Solar Energy is Paving the Way for Better Healthcare in Haiti

A photovoltaic solar power system at a Partners in Health clinic in Haiti (Source: Solar World)

With Worldwatch’s Energy Roadmaps for the Caribbean work in Haiti, the Institute plans to create a comprehensive report that will become resourceful to the Haitian government, non-governmental organizations (NGOs) in Haiti, and other domestic stakeholders in transitioning the present energy system to one less dependent on fossil fuels in the future. Another goal of Worldwatch’s work is to complement the existing work of other NGOs in Haiti to advance economic and infrastructural growth for a country in much need of development. Highlighted below are some of the projects other NGOs are working on to ensure sustained public health services in Haiti.

In modern medicine, electricity provides the backbone for any functional medical center. In a country where the infection rates of HIV and tuberculosis (TB) are extraordinarily high, electricity is essential for medical technologies such as lab analysis, medical equipment, and diagnostic testing at hospitals and clinics. An estimated 1.9 percent of Haitian adults live with HIV, while out of every 100,000 Haitians, 306 are infected with TB. Moreover, vaccines that help to prevent other communicable diseases, such as pertussis, diphtheria, and tetanus, require refrigeration as they need to be kept below room temperature.

Haiti’s immensely unreliable electricity grid and its high dependence on diesel generators have been impediments to the improvement of its fractured healthcare system. In 2007, the President’s Emergency Plan for AIDS Relief (PEPFAR) program in Haiti requested the expertise of a team of engineers and energy specialists from the United States Agency for International Development’s (USAID) energy program to assess the impact of Haiti’s poor energy infrastructure on the nation’s ability to treat HIV/AIDS patients. According to the report released in 2008 by USAID’s energy team, “Many health facilities receive only a few hours of power per day with prolonged outages of up to a month not uncommon in some locations.” Upon soliciting USAID’s help, PEPFAR cited that,  Haiti’s unreliable energy services lower the nation’s ability to store “cold chain dependent blood, laboratory reagents and HIV rapid test kits” and can lead to “damage to laboratory equipment and jeopardize the accuracy of sensitive laboratory tests.”

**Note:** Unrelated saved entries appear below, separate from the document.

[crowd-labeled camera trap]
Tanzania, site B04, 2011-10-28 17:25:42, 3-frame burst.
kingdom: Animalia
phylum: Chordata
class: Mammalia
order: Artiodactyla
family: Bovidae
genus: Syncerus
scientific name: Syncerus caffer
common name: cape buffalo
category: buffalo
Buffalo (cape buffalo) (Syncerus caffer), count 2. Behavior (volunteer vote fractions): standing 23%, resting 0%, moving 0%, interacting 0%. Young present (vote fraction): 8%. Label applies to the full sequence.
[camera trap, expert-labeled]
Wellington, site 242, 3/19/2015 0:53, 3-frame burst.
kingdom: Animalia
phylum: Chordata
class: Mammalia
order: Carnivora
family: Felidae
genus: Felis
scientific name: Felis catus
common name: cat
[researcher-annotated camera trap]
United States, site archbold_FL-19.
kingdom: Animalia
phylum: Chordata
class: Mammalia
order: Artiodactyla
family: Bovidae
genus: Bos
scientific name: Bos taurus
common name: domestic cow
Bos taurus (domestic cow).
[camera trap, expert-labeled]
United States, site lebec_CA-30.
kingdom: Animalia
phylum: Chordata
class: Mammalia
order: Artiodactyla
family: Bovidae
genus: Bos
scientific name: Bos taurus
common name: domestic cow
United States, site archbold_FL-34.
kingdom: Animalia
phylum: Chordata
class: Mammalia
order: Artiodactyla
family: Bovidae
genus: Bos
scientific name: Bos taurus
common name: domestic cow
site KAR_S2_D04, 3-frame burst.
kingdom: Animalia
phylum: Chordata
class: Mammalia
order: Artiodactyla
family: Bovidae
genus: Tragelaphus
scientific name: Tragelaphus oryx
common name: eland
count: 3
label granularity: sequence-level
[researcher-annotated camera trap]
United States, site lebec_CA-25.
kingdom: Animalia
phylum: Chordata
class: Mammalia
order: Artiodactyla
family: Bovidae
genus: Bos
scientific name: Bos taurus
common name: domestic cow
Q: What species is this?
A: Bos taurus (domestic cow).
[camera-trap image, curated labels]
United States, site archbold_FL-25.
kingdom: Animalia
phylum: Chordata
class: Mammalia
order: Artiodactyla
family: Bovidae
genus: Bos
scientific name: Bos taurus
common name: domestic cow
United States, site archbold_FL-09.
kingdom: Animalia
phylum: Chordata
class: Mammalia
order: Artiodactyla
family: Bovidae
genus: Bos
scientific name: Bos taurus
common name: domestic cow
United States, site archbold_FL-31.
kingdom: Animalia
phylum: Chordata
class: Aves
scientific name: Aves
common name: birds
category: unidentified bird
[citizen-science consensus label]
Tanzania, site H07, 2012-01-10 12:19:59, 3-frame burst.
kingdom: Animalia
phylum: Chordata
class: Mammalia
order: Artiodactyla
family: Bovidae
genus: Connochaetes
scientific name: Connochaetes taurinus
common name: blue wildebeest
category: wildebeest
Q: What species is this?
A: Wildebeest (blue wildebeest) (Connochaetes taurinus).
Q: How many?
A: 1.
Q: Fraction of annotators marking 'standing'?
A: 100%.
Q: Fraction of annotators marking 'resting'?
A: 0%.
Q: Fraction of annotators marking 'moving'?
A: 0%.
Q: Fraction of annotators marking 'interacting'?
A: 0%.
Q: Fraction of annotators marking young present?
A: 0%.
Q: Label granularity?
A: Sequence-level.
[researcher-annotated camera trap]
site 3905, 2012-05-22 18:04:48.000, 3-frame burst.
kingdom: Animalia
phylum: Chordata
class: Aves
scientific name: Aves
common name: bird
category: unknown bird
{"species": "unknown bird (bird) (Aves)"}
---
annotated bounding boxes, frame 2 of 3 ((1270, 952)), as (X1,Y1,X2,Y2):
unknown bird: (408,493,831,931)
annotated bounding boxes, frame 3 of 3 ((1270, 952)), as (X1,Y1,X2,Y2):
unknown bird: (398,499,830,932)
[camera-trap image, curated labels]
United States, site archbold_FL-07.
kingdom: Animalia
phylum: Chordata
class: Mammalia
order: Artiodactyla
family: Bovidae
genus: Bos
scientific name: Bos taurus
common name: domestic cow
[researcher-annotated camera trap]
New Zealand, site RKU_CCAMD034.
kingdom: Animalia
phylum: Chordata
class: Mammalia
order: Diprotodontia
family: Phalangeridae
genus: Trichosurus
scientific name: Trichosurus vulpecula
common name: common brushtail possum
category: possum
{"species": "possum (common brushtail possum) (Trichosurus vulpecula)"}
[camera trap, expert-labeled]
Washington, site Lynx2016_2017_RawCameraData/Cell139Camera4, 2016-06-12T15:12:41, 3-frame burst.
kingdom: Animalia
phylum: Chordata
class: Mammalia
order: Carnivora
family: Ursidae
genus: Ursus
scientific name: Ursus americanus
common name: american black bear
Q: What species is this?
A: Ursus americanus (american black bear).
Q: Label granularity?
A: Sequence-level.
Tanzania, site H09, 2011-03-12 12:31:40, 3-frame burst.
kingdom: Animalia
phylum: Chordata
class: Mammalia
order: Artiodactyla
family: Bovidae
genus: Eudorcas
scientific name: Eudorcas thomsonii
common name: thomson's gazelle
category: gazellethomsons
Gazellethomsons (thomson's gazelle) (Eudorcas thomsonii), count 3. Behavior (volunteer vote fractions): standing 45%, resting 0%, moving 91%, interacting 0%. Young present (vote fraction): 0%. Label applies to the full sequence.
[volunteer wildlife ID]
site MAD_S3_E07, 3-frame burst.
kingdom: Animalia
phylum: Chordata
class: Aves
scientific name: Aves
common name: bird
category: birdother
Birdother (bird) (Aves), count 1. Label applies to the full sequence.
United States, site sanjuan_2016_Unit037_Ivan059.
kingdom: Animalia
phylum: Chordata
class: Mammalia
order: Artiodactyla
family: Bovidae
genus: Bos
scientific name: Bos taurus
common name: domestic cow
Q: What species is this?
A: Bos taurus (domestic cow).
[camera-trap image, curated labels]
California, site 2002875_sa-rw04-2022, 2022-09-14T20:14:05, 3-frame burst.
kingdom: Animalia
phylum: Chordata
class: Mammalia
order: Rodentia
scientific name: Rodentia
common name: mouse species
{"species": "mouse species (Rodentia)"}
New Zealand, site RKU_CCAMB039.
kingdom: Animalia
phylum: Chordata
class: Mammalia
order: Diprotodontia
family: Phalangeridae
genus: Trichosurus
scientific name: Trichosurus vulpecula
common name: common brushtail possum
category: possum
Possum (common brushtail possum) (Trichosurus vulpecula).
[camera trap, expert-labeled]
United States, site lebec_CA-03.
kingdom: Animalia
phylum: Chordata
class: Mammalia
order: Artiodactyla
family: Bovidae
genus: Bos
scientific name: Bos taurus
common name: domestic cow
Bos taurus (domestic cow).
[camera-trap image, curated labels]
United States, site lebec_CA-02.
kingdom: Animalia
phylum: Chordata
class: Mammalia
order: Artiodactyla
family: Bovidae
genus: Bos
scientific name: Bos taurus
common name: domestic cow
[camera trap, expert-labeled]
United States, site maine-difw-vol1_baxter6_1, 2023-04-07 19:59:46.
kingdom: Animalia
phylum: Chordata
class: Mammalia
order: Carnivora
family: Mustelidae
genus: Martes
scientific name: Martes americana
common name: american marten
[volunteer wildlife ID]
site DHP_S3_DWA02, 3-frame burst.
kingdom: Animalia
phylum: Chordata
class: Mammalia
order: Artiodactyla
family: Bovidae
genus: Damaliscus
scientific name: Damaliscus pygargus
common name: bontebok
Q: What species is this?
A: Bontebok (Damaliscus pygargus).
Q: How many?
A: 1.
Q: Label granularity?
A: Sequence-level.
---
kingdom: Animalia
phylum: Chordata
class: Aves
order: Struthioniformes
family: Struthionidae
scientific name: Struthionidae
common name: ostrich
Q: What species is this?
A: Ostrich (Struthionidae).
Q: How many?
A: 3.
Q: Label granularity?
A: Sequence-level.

USAID published a report, Powering Health: Electrification Options for Rural Health Centers, in 2010 as a resource for public health professionals, particularly for those in developing countries whose intent is to provide more reliable energy services to their health facilities. In this document, USAID discussed the use of photovoltaic (PV) systems as an option for providing electricity.  Subsequently, USAID provided workshops and training sessions to equip Haitian hospital technicians with this knowledge. The table linked below is an excerpt from the USAID publication; it categorizes health clinics by their energy demand and describes the cost estimates for the adoption of particular energy technologies. Health Clinic Energy Needs

Since 2006, Partners in Health (PIH) – a non-profit health care organization working in Haiti – has collaborated with an international development aid organization, Solar Energy Light Fund (SELF), to bring solar PV power to the country’s hospitals and clinics. Harnessing solar energy has played a key role in providing electricity to rural areas and their health clinics, often located in mountainous regions of Haiti. Solar installations in the rural communities of Boucan Carre, Thomonde, and La Colline, as well as one at a women’s health clinic in Lascahobas (combined capacity of 85 kW of solar power in all four clinics), have all benefited from the work of these organizations. SELF reported about the PV installation at the Boucan Carré clinic, “Not only did this system secure critical loads and improve health care at the clinic, but it also significantly reduced PIH’s need to run a diesel generator for power.” PIH was able to reduce its diesel imports by 7 barrels per month, a reduction of 64 percent. The successes of PIH, SELF, and USAID illustrate how solar energy, in addition to other forms of renewable energy, can greatly benefit Haitian health development by decreasing clinics’ dependence on fossil fuels and shielding clinics from an unreliable electricity grid.

Last year’s cholera outbreak left 6,000 dead and another 300,000 cases of the illness further crippled the Haitian economy and its workforce. As Worldwatch has previously written, the impact of the outbreak could have been curtailed with better sanitation achieved through greater and a more reliable supply of electricity, providing yet another example of how vital electricity is to Haiti’s health care system.

Utilizing renewable energy resources like solar, wind, hydro, and biomass can help sustain a healthy population that is contingent on the availability of public health services, as these services ultimately depend on access to reliable electricity. Paul Farmer, PIH’s co-founder and a noted doctor and public health pioneer in Haiti, put it simply, “Solar energy saves lives.”